# [Provided passage]
+ + +

When I was seven years old I went into my Mother’s room and burst into tears. “Mom, I don’t want to go to school anymore,” I said to her.
My childhood mind — haunted by the constant deadlines, homework and future dread of having to repeat this endless weekly cycle, in a work place environment, was unable to handle the reality of which we live. A stream of capital and productivity was demanded of our bodies.
After my mother’s unsatisfying response, I retreated back into my room and cried into my bed. I cried so much that I realized that I forgot something very important. Something that is seemingly with us since before our birth and continues after we die.
Something W-O-N-D-E-R-F-U-L
A Life That Requires No Effort
Effort and work are valued greatly in our society. They are seen as shining beacons of a well-tempered citizen in our collective endeavor of progress and stability. For certain, anyone can see why these things are positive and meaningful in our lives. Yet, the words themselves equally create a sense of negativity in us. A sense of stress, pain, and endless time-bound boredom.
After experiencing a boundless mystical bliss when I was seven years old, I somehow knew that my life could always be operated in this way. While, work and effort is something that can be fun for a lot of people, the way we go about it, almost always leads us towards mental health instability, stress, disease, and an overall unsatisfactory life. This is why, I usually talk about these things in the negative. For work and effort are always needed, the way we go about it now, is often overdone and energy is wasted on the act itself instead of the reason for the act. Which is, of course, to generate more happiness, pleasure, and overall wellness in ourselves, which naturally extends to those we are interact with.
Eventually, I found metaphysical knowledge, philosophy and what is often termed as “spirituality’. Which I have found to be a kind of taming of the mind, into a constant sense of feeling good and transmuting the circumstances that make us feel bad.
Many of these books centered around the idea of feeling good no matter the circumstances. Taking action only when it feels good to do so, and relaxing into the existence as it currently is. Reading these words felt great, but they seem to never address the need for work in the real world. It always seemed that these spiritual books were missing something important. As though homelessness wasn’t a reality.
After some time I came across a book that had that missing piece. It was titled “The One-Straw Revolution” by Masanobu Fukuoka, a Japanese farmer who desired to do the least amount of work possible, while still maximizing productivity. His agriculture solutions proved, to me, that some type of effective laziness was possible. A way to work only when one desired to. Not an ounce more of energy needed.

Reading Taoist and Zen literature also provides the same type of sentiment, such as this quote from Chuang Tzu:
You have only to rest in inaction and things will transform themselves. Smash your form and body, spit out hearing and eyesight, forget you are a thing among other things, and you may join in great unity with the deep and boundless.” — Chuang Tzu
This type of inaction is where things get done without much effort at all. No energy is lost in confused thought or actions from anxiety. Things seem to flow like a stream to an open pond.
Our society reflects the opposite of this feeling. It reflects a world of constant endeavor and concern with time. So how can anyone possibly achieve this state that Chuang Tzu speaks about?
The Paradox of Our Joy
Our society is in constant motion, and demands our constant flow of productivity to sustain itself. The key is to somehow find yourself off the hamster wheel, and yet let it ride some form of perpetual motion as it spins by its own accord.
Positive thought and imagination is one small way to endeavor towards this potential. Yet, beyond the idea is to let go of the mind altogether. As Chuang Tzu (and other mystics) have said, to “forget you are a thing”.

+ + +

# [Things to do]
A - Retype the essay on effortless living, everything from "After some time" down to "of energy needed.".
B - Answer these questions from the essay on effortless living:
(i) How old was the writer when crying in the mother's room about not wanting to go to school?
(ii) What is the title of the book that the writer says had "that missing piece"?
(iii) Who is quoted as saying "You have only to rest in inaction and things will transform themselves"?
The data after this point is separate material, unrelated to the essay on effortless living.

# [Information shown]
+ + +

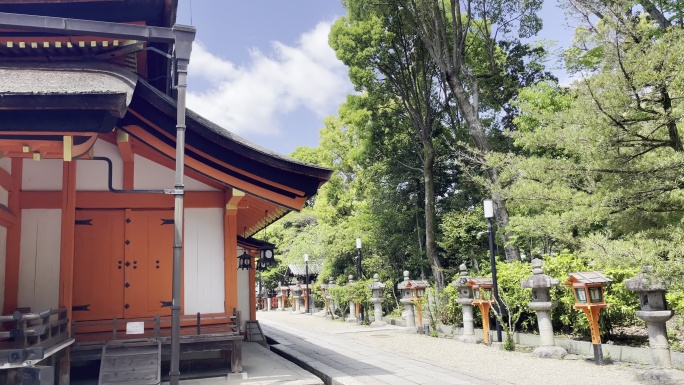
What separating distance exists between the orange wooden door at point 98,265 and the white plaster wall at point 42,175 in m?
0.52

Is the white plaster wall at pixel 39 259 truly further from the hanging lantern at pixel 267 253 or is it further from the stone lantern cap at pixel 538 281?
the hanging lantern at pixel 267 253

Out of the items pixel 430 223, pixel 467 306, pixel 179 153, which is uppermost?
pixel 430 223

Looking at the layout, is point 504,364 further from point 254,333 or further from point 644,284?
point 254,333

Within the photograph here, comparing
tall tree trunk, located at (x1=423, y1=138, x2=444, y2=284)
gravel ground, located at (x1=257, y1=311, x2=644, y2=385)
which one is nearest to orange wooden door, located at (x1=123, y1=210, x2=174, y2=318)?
gravel ground, located at (x1=257, y1=311, x2=644, y2=385)

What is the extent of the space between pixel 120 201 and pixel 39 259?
1.25m

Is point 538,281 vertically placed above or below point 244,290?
above

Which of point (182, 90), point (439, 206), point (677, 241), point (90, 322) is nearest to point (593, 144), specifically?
point (677, 241)

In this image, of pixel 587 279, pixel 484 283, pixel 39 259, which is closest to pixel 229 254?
pixel 39 259

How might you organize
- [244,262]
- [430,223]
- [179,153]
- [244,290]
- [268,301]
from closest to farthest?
[179,153]
[244,262]
[244,290]
[430,223]
[268,301]

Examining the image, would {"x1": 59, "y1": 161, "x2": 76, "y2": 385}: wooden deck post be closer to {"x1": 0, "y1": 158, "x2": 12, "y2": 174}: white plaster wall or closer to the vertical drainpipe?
{"x1": 0, "y1": 158, "x2": 12, "y2": 174}: white plaster wall

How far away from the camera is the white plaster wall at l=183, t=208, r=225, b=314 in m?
7.05

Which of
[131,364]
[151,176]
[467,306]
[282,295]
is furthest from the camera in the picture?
[282,295]

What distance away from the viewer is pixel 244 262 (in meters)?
13.3

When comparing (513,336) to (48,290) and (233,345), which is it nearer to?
(233,345)
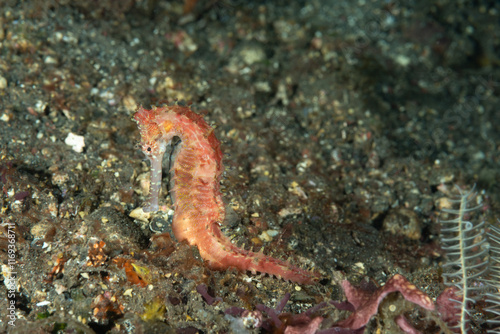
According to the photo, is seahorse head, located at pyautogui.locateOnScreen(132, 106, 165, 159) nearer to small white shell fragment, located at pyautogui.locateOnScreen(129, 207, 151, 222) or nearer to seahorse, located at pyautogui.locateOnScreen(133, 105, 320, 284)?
seahorse, located at pyautogui.locateOnScreen(133, 105, 320, 284)

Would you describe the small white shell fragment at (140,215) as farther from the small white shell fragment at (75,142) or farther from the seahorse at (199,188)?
the small white shell fragment at (75,142)

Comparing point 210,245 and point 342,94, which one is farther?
point 342,94

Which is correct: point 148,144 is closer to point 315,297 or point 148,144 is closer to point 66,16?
point 315,297

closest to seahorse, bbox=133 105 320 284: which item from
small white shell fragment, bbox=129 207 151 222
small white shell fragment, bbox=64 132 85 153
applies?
small white shell fragment, bbox=129 207 151 222

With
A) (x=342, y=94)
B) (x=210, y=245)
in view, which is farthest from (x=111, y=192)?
(x=342, y=94)

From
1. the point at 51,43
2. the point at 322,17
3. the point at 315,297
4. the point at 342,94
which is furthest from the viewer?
the point at 322,17

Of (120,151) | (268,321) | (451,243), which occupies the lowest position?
(451,243)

+ + +

# [Solutions below]
A -
After some time I came across a book that had that missing piece. It was titled “The One-Straw Revolution” by Masanobu Fukuoka, a Japanese farmer who desired to do the least amount of work possible, while still maximizing productivity. His agriculture solutions proved, to me, that some type of effective laziness was possible. A way to work only when one desired to. Not an ounce more of energy needed.

B -
(i) Seven years old.
(ii) "The One-Straw Revolution," by Masanobu Fukuoka.
(iii) Chuang Tzu.